The article said that, according to Armstrong, others in the bar were receiving similarly rough treatment.
Armstrong also challenged the report that the officers were subjected to harassing conduct from the bar's patrons.
Others confirmed that some patrons did make lewd gestures at the officers, who reportedly detained the seven individuals placed under arrest for having made obscene gestures at them; but the bar's manager, Randy Norman, also said that the officers' conduct was forceful from the start.
Instead of identifying themselves to Norman and his employees and having a look at the establishment's permit, as normally would be the case, "They just rushed in full force and started arresting people and throwing them on the ground," the manager said, as quoted in a June 30 article posted at the Web site of local news station KDAF, Channel 33.
The article noted that unlike DUI offenses, charges of public intoxication can be brought based on the arresting officer's judgment alone. That criterion, according to the city's Defense Attorney, can lead to abuses.
Said Avery McDaniel, "I think that public intoxication is ripe for being used as a harassment tool for officers.
"Police officers use this as a tool of enforcement when they have nothing else as a way to immediately arrest someone," McDaniel added.
The media has also responded with a certain level of skepticism.
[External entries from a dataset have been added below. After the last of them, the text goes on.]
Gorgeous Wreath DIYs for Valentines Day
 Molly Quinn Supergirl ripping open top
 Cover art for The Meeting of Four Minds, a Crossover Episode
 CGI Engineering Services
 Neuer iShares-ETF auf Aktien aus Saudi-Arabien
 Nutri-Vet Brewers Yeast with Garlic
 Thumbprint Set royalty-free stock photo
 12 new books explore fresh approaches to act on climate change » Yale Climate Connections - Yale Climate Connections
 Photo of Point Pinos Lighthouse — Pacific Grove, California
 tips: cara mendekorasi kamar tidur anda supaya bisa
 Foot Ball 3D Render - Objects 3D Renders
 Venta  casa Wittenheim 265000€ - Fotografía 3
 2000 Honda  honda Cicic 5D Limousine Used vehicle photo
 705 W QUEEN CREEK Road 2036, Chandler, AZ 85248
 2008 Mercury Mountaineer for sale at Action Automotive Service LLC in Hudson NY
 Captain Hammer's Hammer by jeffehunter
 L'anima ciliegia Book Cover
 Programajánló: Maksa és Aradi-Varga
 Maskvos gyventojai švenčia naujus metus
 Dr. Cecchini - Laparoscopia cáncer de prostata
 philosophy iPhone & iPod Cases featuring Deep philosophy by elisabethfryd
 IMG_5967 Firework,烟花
Though city officials say the officers did not know that it was the fortieth anniversary of the Stonewall Riots, Dallas Morning News columnist Jacquielynn Floyd, in a June 30 item, seemed hard pressed to believe it.
Floyd identified several "problems" with the police account that the incident stemmed from a routine inspection.
"Problem No. 1," wrote Floyd, "bar patrons who were there say it wasn't a 'check,' it was a 'raid.' "
Continued Floyd, "Problem No. 2, this particular 'check' ended with a kid in the intensive-care unit with a head injury."
Floyd added, "Problem No. 3, in what I can only hope is a spectacularly infelicitous coincidence, all this took place on the 40th anniversary of the Stonewall Raid."
Floyd conceded the legitimacy of routine inspections, writing, "I'm certainly willing to believe it is possible to find a drunk in a bar at 1 a.m.
"The TABC carries these out with an eye to curbing public intoxication and drunken driving, as well as reminding bartenders that it is illegal to serve somebody who is already loaded."
Floyd went on to note that when it came to specifics on how the officers conducted themselves, "accounts between patrons and police diverge."
Floyd quoted a journalist who was present at the time, Todd Camp, who said that this "inspection" was far more aggressively executed than others he had seen.
Camp indicated that officers entered the premises prepared for trouble: as Floyd put it, "ready to make arrests, their fists full of plastic zip-cuffs."
Floyd quoted Camp as saying, "They were hyped up. They were loaded for bear.
"They were just randomly grabbing people, telling them they were drunk."
Added Camp, "They were shoving patrons [and] asking, 'How much have you had to drink?' "
As for how Gibson came to be injured, "He was taken down hard," said Camp, claiming that "four or five" lawmen took Gibson to the floor.
Floyd noted that cellphone video images showed several officers on an individual who can been seen lying prone on the floor; images of an indentation in the wall purport to show where the person collided with the wall on the way to the floor.
Floyd quoted Camp as saying, "I hate to say I was afraid of my own police department, but I was," and then goes on to write, "His description of frightened, distraught patrons just does not seem to square with police accounts of being subjected to a drunken, groin-grabbing gantlet during a routine 'bar inspection.' "
Notes Floyd, "Fort Worth is a fine and tolerant city. The police officers I personally know over there are decent, stand-up people.
"But today, in the Twitter-and-blog-enabled process of rapid dissemination, they're getting an ugly reputation."
A June 30 blog at Austin360.com by Michael Barnes also calls into question the timing of the incident.
Wrote Barnes, "Raiding a gay bar on the 40th anniversary of the Stonewall riots, which helped inspire the latter-day gay rights movement?
"Might as well bust a soul club on Juneteenth," added Barnes.